→ Action item
Only the text of the records below belongs in the answer, copied exactly, with pictures omitted.

──────────

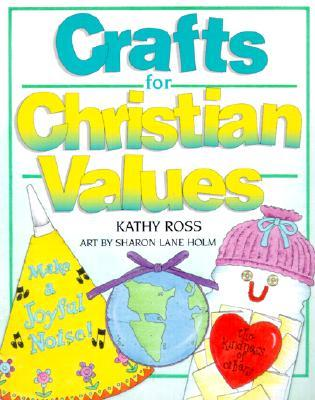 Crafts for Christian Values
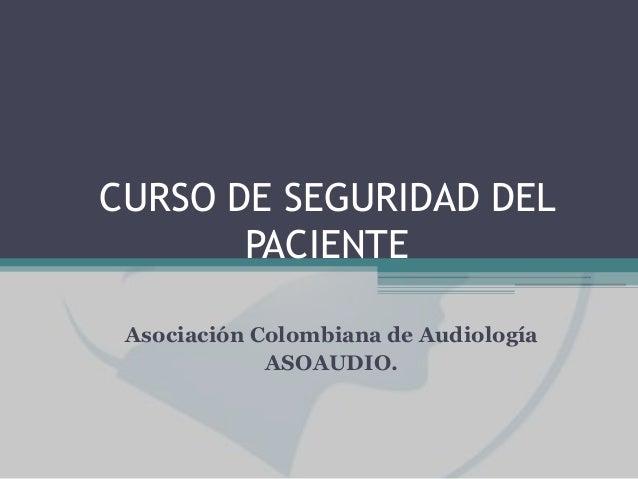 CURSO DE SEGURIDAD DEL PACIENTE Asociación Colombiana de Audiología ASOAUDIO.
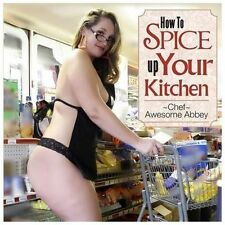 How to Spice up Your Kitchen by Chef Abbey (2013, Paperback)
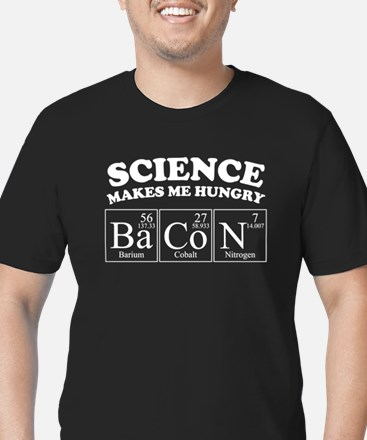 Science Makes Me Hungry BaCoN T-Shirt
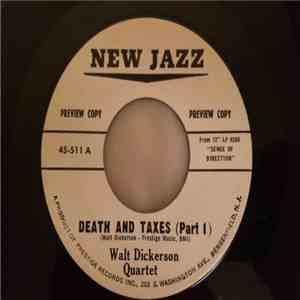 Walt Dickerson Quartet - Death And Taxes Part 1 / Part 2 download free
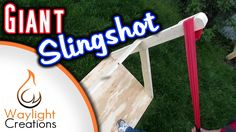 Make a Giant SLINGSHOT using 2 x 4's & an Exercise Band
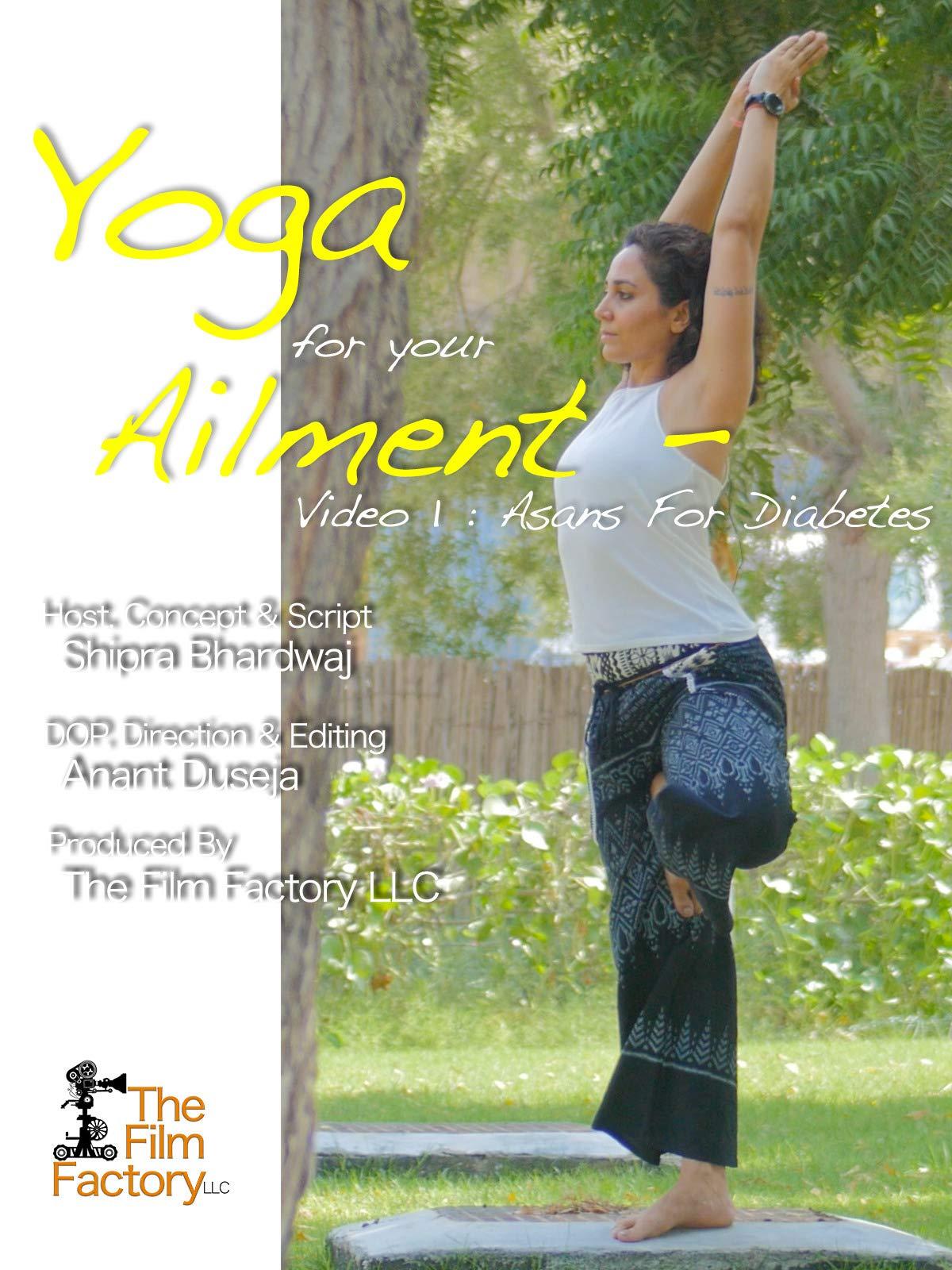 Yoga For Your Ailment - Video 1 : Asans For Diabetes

──────────

→ Exercise response
 Crafts for Christian Values
 CURSO DE SEGURIDAD DEL PACIENTE Asociación Colombiana de Audiología ASOAUDIO.
 How to Spice up Your Kitchen by Chef Abbey (2013, Paperback)
 Science Makes Me Hungry BaCoN T-Shirt
 Walt Dickerson Quartet - Death And Taxes Part 1 / Part 2 download free
 Make a Giant SLINGSHOT using 2 x 4's & an Exercise Band
 Yoga For Your Ailment - Video 1 : Asans For Diabetes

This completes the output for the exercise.